How is the quality of their woodenware? About the same grade, I assume?


----------



## Keith Jarrett (Dec 10, 2006)

http://i148.photobucket.com/albums/s35/CNHoney/bees-forklift_zpsd80f1933.jpg

Becurefull not to over stack'em.


----------



## jim lyon (Feb 19, 2006)

I'll bet that takes a pretty sturdy set of ramps to pull off that loading operation.


----------



## Keith Jarrett (Dec 10, 2006)

Ouch..... nothing like a little salt in the wound. lol & the recipient is online.


----------



## babybee (Mar 23, 2012)

So for the guys that are buying new plywood... What kind of saws are you using? A table saw with 4 guys moving the sheet? Or has anyone bought a sliding table saw? If so is it worth it?


----------



## jim lyon (Feb 19, 2006)

Panel saws are nice for sure if you have one but I make do with a circular saw with a 1"x4" clamped on for a guide


----------



## Honey-4-All (Dec 19, 2008)

babybee said:


> So for the guys that are buying new plywood... What kind of saws are you using? A table saw with 4 guys moving the sheet? Or has anyone bought a sliding table saw? If so is it worth it?


In the past I have just paid someone with a beam saw to rip em up. When we do it ourselves we build a massive deck around the table saw to support the sheets. Its a lot safer way to go.


----------



## Sadler91 (Nov 6, 2011)

Invest in a good table saw or as Jim said a panel saw. Well worth the money


----------



## davidsbees (Feb 22, 2010)

When I build pallets I get a unit of plywood and like Jim use a guide and cut 3 sheets at a time with a good skill saw


----------



## jim lyon (Feb 19, 2006)

3 sheets at a time?
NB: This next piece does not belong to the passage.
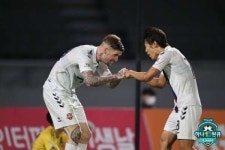 [K리그2 20R] '라스 멀티골' 수원, 충남아산에 2-0 승리...'제주와 2점 차'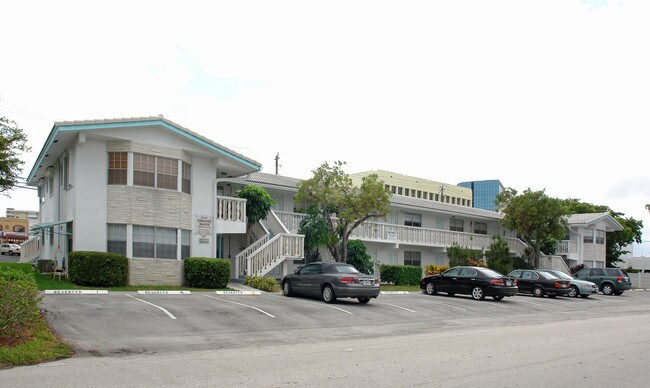 2450 NE 51st St in Fort Lauderdale, FL - Building Photo - Building Photo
Good idea. You may have just saved me a lot of work today.


----------



## Ian (Jan 16, 2003)

davidsbees said:


> When I build pallets I get a unit of plywood and like Jim use a guide and cut 3 sheets at a time with a good skill saw


Make sure those sheets don't move! you will end up with irregular cut boards


----------



## Daniel Y (Sep 12, 2011)

jim lyon said:


> 3 sheets at a time? Good idea. You may have just saved me a lot of work today.
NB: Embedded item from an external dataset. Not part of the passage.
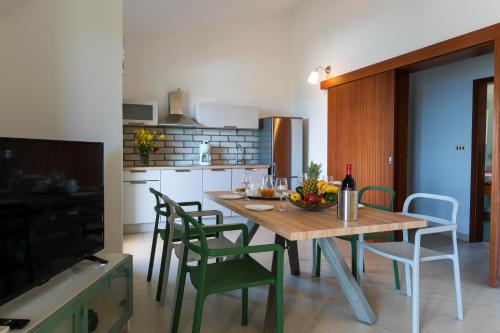 Four-Bedroom Holiday Home image 7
Or wasted a lot of your plywood. take care that the sheets do not move.


----------



## jim lyon (Feb 19, 2006)

I have enough "C" clamps on hand to derail a train.


----------



## Daniel Y (Sep 12, 2011)

You won't need quite that many. but a couple should do double check they are tight. Figure out how to set a guide for your skill saw and you can get finish quality cuts. it is how I cut counter tops. Very fast and easy once you know the offset of your saws plate.
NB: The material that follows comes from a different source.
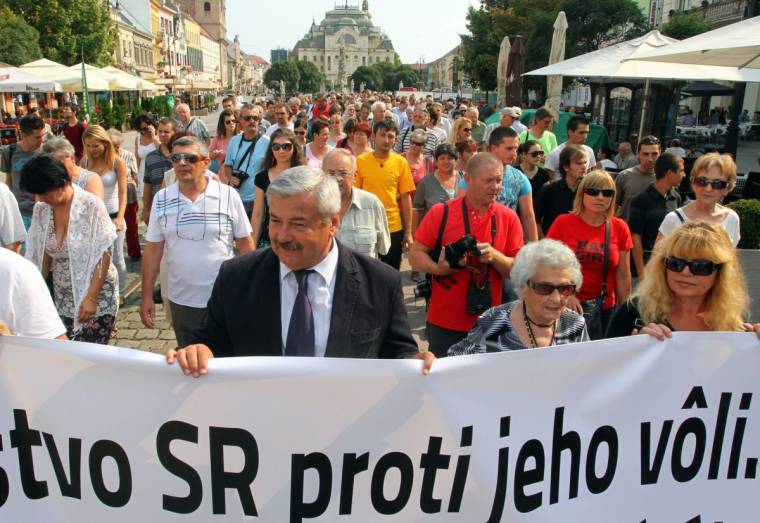 Több százan tiltakoztak a szlovák állampolgársági törvény ellen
I can't describe it but you can make an easy T square sort of guide for you saw if you are going to make a lot of cuts. and one arm of the T marks exactly where the blade of your saw will make the cut.

The idea is you mark the ply for the cut you want. place the T with that one arm right on your mark. clamp it down and make your cut. the guide is placed exactly where you need it every time. think about it I hope the idea comes through.

Another way to describe it is a t square that one arm is cut to the exact length of your saws offset.

I have got to get a video camera.


----------



## davidsbees (Feb 22, 2010)

I've made a lot of pallets ,bee and honey and don't recall messing any up measure twice cut once. My 35 year old worm drive skill saw still cut like its new.


----------



## davidsbees (Feb 22, 2010)

I got a quote from Jeff at used pallet to make pallets the way I make them and well over $20.00 and was 6 month out. I also wanted him to make a 6 frame nuc 6 on a 32.5 pallet and was told it could not be done. My wood shop get busy in the winter


----------



## Ian (Jan 16, 2003)

My brother has a 3 hp general table saw. She is a beauty. Skill saw aside.


----------



## Fishman43 (Sep 26, 2011)

I believe this is what Daniel Y was talking about:
http://www.popularmechanics.com/home/reviews/4283497

Granted I don't have a 3hp table (only a 1 1/16hp), and definately do not have an extra large table so ripping large stock like plywood is difficult to say the least. I much prefer to rip it down with an old SkillSaw worm drive I inherited from dear'ol dad years ago.


----------



## Daniel Y (Sep 12, 2011)

Yep, that would be the idea. Use a 2X4 as the cross piece and it can become a measuring piece for identical cuts as well. It would set flush with the end of the ply edge. and that would then place your saw blade right where you need it. 

Now a table saw and panel saw. used those a couple of weeks ago to cut up 5 sheets of ply. took all of about 5 minutes. I have a 5hp delta unisaw and a radial arm saw in my shop. I will still use a guide like this for cutting full sheets down to size. Full sheets are just not fun to handle.

I also own two of the old worm drive saws. I cut concrete with them at times. Use them to cut pavers as well. They will definitely cut multiple sheets of ply with no problem. They cost as much as a cheap table saw though.

If you find one of them at a garage sale or flea market. grab it. Every nut bolt and screw in them can be replaced. They cost me about $100 a year to keep running back when I used them every day all day long. A switch here and a new cord there. I even knocked the D handle off one at one point.


----------